- _INFORMATION PROVIDED_

++++++++++++++++++++

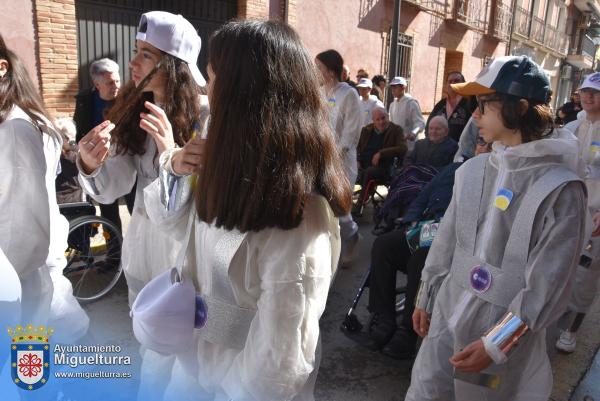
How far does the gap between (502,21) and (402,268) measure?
67.6 ft

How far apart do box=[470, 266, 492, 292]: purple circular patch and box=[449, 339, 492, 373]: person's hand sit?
0.64 ft

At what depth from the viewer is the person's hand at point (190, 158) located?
143 centimetres

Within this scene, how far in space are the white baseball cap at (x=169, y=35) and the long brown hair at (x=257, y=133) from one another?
925 mm

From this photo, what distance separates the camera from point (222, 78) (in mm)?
1240

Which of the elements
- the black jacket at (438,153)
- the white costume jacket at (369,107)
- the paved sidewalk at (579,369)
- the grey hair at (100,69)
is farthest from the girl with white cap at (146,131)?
the white costume jacket at (369,107)

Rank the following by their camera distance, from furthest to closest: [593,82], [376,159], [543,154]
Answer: [376,159] < [593,82] < [543,154]

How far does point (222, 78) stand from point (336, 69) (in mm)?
3226

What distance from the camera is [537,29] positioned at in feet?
85.6

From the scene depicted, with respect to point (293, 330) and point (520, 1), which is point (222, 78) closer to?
point (293, 330)

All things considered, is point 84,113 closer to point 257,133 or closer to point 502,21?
point 257,133

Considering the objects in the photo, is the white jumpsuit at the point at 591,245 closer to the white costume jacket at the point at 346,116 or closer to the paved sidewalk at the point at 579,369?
the paved sidewalk at the point at 579,369

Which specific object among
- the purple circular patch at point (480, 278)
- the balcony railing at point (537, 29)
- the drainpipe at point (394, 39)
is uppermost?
the balcony railing at point (537, 29)

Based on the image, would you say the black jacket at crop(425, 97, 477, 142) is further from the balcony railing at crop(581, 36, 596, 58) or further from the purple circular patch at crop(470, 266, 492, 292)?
the balcony railing at crop(581, 36, 596, 58)

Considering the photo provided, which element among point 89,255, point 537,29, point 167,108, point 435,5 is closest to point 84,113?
point 89,255
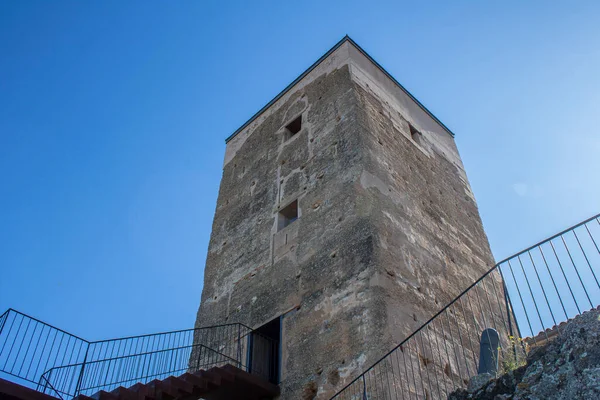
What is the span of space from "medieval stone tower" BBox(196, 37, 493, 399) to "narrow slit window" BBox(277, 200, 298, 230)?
23mm

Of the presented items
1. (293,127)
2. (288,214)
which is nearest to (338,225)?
(288,214)

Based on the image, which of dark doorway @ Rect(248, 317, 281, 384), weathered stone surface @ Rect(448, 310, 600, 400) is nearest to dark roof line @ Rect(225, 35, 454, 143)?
dark doorway @ Rect(248, 317, 281, 384)

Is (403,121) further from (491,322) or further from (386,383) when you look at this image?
(386,383)

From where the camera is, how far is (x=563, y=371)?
493 cm

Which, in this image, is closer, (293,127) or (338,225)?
(338,225)

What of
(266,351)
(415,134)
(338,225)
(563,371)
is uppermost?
(415,134)

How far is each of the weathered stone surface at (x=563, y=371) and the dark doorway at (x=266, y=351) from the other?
519 cm

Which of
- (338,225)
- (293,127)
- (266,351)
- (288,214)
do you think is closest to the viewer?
(338,225)

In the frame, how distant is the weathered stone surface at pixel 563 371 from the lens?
471 cm

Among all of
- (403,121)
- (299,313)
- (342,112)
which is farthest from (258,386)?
(403,121)

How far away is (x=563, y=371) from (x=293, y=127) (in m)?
10.2

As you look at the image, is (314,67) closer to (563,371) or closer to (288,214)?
(288,214)

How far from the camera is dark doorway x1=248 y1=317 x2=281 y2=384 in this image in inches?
400

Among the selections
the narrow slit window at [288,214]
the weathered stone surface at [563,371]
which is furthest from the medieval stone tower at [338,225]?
the weathered stone surface at [563,371]
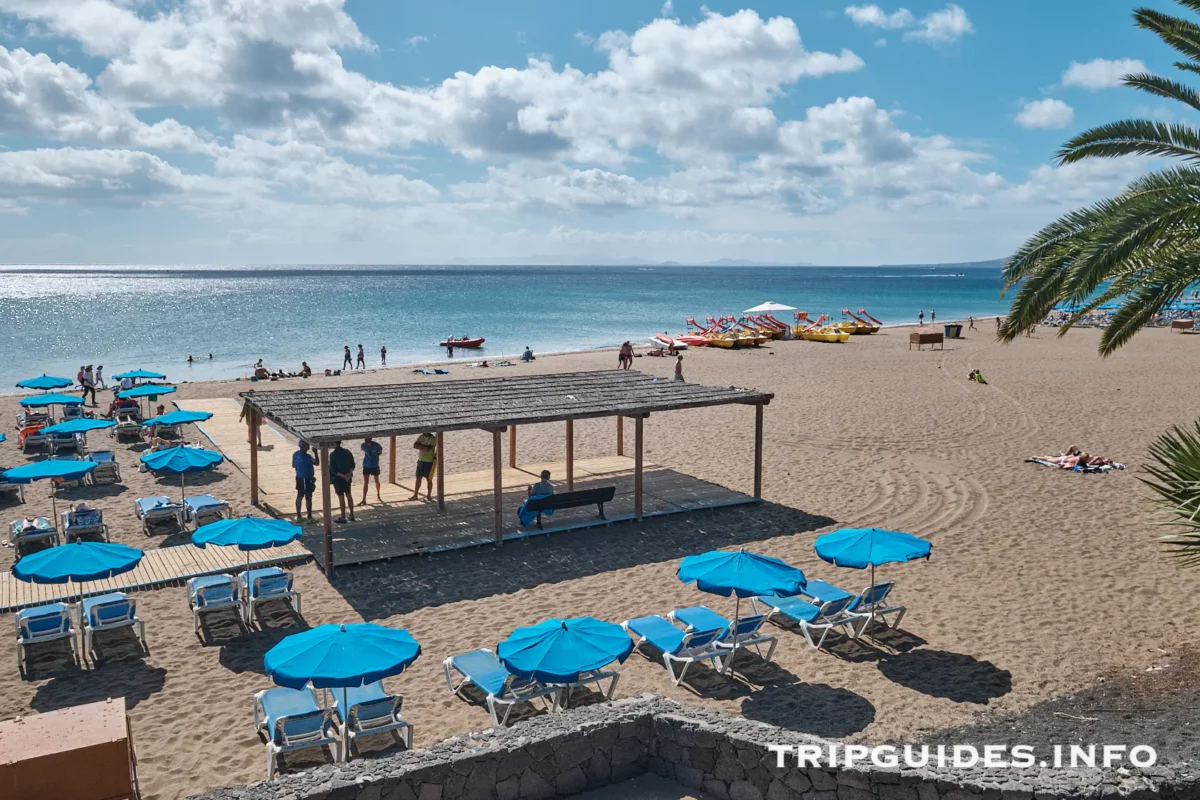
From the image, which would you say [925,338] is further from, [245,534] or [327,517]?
[245,534]

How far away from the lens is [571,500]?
13594 mm

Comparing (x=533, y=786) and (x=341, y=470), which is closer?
(x=533, y=786)

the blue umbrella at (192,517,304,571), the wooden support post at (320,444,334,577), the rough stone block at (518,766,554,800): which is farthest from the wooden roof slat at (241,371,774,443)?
the rough stone block at (518,766,554,800)

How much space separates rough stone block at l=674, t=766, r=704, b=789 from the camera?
6070 millimetres

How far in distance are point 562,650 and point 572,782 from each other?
1541mm

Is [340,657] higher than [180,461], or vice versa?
[180,461]

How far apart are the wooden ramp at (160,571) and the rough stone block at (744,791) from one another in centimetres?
811

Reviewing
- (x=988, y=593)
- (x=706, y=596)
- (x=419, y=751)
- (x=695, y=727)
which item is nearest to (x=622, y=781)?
(x=695, y=727)

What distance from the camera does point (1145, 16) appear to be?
30.6 feet

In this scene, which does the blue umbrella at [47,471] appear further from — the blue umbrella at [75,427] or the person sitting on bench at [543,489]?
the person sitting on bench at [543,489]

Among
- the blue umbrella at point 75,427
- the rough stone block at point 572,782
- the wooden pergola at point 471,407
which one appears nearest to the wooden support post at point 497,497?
the wooden pergola at point 471,407

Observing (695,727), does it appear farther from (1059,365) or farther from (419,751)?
(1059,365)

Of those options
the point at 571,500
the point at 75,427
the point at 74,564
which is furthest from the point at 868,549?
the point at 75,427

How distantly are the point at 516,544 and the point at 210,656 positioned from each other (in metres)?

++++++++++++++++++++

- _PROBLEM REQUIREMENTS_
Reproduce the listing lines without change, starting with the line containing "In this scene, which" and going on through the end of the listing.

- _ANSWER TO THIS TASK_
In this scene, which does the blue umbrella at [47,471] appear further from — the blue umbrella at [75,427] or the person sitting on bench at [543,489]?
the person sitting on bench at [543,489]

Among
- the blue umbrella at point 75,427
- the rough stone block at point 572,782
- the wooden pergola at point 471,407
which one appears nearest to the wooden support post at point 497,497?
the wooden pergola at point 471,407

Observing (695,727), does it appear farther from (1059,365) or farther from (419,751)?
(1059,365)

Of those options
the point at 571,500
the point at 75,427
the point at 74,564
which is furthest from the point at 868,549?
the point at 75,427

How distantly are the point at 516,544 and the point at 210,656 positioned from each other (in metres)?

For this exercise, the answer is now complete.